Document segment
○ ○ ○

So now I do not plan to the extreme, I just try to plan a morning activity, afternoon activity, and one meal, and the rest of the day is down time. Since we usually stay in timeshares, we alternate between eating out for lunch or dinner, depending on what else is planned for the day. On a seven day vacation, I try to eat 3 lunches and 4 dinners out, and all breakfasts and the rest of the meals in. I scour travel books and websites to nail down all the activities and I try to stagger beach days in between active things so there are some rest periods. Since I slowed down the schedule, I get no complaints.


----------



## suzannesimon (Aug 11, 2015)

I love the planning almost as much as the going so I am booked through Dec 2016.  The problem is other travel opportunities come up short term and I take advantage of them also (spending too much $$) or I pass and kick myself for planning so far in advance.  Once we get to our destination, I let everyone do their own thing.  If it is just the 2 of us, there is no planning at all until we arrive.  If it is extended family, I plan dinner reservations for key nights (Christmas, Thanksgiving, etc) and one family excursion.  After that, they are on their own.

○ ○ ○

Excerpted records

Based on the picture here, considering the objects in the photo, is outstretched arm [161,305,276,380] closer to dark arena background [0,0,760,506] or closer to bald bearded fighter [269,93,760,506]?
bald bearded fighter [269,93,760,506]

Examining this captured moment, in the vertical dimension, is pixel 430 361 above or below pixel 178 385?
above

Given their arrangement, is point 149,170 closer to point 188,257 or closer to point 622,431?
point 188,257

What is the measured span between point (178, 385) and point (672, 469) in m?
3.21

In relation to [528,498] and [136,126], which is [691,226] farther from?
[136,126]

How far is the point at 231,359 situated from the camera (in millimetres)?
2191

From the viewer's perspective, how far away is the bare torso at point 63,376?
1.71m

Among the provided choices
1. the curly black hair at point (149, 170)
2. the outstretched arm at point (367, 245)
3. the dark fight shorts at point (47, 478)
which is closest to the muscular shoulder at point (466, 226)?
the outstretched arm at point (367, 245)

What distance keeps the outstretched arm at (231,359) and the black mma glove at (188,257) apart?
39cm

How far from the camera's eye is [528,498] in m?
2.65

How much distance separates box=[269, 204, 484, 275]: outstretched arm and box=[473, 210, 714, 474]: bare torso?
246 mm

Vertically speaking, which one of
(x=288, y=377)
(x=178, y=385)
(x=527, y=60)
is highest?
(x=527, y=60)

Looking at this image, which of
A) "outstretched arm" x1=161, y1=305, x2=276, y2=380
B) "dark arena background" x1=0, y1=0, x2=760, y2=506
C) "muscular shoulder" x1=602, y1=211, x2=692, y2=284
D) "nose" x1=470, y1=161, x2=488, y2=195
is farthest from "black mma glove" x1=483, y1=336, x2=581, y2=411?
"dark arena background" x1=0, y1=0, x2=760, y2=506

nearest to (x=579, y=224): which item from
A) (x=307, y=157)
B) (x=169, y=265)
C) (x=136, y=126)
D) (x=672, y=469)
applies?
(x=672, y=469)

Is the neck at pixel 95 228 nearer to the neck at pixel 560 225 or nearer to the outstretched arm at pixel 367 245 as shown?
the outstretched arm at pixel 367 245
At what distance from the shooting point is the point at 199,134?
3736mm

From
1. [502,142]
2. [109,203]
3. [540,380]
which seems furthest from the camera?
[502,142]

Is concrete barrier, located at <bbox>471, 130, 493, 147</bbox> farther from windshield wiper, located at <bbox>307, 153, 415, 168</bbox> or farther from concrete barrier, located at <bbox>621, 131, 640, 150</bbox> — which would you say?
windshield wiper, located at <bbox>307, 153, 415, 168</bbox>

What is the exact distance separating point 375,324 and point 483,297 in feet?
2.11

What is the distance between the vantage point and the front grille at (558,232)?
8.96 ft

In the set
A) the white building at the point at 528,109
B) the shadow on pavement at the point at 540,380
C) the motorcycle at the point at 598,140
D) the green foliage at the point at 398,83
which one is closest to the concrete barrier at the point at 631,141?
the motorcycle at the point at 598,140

○ ○ ○

What this exercise asks
1. On a seven-day vacation, how many lunches and dinners does the vacation-planning thread say the writer tries to eat out?
2. Please show every line of the listing that contains the string "fighter", matching case exactly.

The replies
1. 3 lunches and 4 dinners.

2.
Based on the picture here, considering the objects in the photo, is outstretched arm [161,305,276,380] closer to dark arena background [0,0,760,506] or closer to bald bearded fighter [269,93,760,506]?
bald bearded fighter [269,93,760,506]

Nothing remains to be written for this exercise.